Replace shared volume with database for QGIS job file exchange¶
Context and Problem Statement¶
The backend and qfield-qgis containers exchanged input/output files for QGIS
project generation via a shared Docker volume (/opt/qfield). This worked for
Docker Compose but required a ReadWriteMany PVC in Kubernetes - meaning an
EFS driver, NFS provisioner, or equivalent. That added deployment complexity
and infrastructure cost, especially for self-hosted instances.
Considered Options¶
- S3 / MinIO object storage - both containers read/write files via S3 API
- PostgreSQL as shared state - store files in a
qgis_jobstable - HTTP request/response body - send input files in the POST body, receive output files in the response
Decision Outcome¶
PostgreSQL as shared state via a qgis_jobs table.
How it works¶
- Backend writes input files (XLSForm bytes, features/tasks GeoJSON) to the
qgis_jobstable, keyed by a UUID job ID. - Backend POSTs just the
job_idand processing parameters to the QGIS wrapper HTTP service. - QGIS wrapper connects to the same database, reads inputs to a local temp
directory, runs QGIS processing, then writes the output files back to the
output_filesJSONB column (as a{filename: base64_content}dict). - Backend reads the output files from the DB row, writes them to a temp directory for QFieldCloud SDK upload, then deletes the row.
Why not S3¶
S3 (or MinIO/Garage) would work well but requires users to deploy and configure an object store. Field-TM aims to be simple to self-host; adding an S3 dependency for a once-a-day operation was not justified.

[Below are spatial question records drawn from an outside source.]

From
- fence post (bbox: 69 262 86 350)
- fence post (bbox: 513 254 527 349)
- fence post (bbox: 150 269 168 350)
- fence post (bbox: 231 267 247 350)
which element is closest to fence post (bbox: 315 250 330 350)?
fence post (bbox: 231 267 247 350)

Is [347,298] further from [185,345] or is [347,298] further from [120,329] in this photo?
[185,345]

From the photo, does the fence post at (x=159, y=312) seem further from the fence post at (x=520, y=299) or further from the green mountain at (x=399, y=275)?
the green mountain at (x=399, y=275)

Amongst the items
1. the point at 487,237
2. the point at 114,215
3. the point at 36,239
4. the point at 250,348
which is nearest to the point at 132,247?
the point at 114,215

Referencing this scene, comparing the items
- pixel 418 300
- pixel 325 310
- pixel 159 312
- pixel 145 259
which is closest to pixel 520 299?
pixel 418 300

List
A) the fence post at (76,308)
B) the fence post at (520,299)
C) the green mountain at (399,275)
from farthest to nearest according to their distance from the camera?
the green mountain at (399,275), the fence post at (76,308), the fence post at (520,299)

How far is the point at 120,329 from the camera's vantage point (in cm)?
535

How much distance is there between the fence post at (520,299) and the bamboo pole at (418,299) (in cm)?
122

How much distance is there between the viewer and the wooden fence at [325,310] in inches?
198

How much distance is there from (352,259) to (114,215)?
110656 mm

Why not HTTP request/response body¶
Initially implemented but rejected for future-proofing:
- Memory: base64-in-JSON loads entire files into memory multiple times. A 300 MB mbtiles basemap (planned feature) would cause ~1-1.5 GB peak memory.
- No resilience: the HTTP connection stays open for the entire processing time. If anything fails, all data must be re-sent from scratch.
- Not streamable:
BaseHTTPRequestHandler.rfile.read()buffers the full body.
The DB approach keeps memory flat (reads/writes happen in controlled chunks), survives container crashes (inputs persist for retry), and scales to larger files without architectural changes.
Crash recovery¶
Rows are short-lived (seconds to minutes) and always deleted by the backend after processing. If a crash leaves orphaned rows, they can be cleaned up with:
DELETE FROM qgis_jobs WHERE created_at < NOW() - INTERVAL '1 hour';
This can be run on application startup or as a periodic task.
Future: large basemap files¶
When basemap support is added (100-300 MB .mbtiles), the BYTEA column can be
replaced with PostgreSQL large objects (lo_create/lo_read/lo_write) which
stream in chunks instead of loading the full blob into memory. The current
BYTEA approach works fine for files under ~50 MB.
Consequences¶
- Good: eliminates the ReadWriteMany PVC requirement in Kubernetes.
- Good: no new infrastructure - reuses the existing PostgreSQL database.
- Good: crash-resilient - inputs survive container restarts for retry.
- Good: simpler deployment for self-hosted instances.
- Good: HTTP payloads are now tiny (just job ID + parameters).
- Neutral: QGIS container now depends on psycopg (small addition to Dockerfile).
- Neutral: rows are transient and cleaned up immediately; no DB bloat at current scale (≤1 project/day).
- Bad: if files grow very large (>500 MB), should migrate to large objects for streaming reads/writes.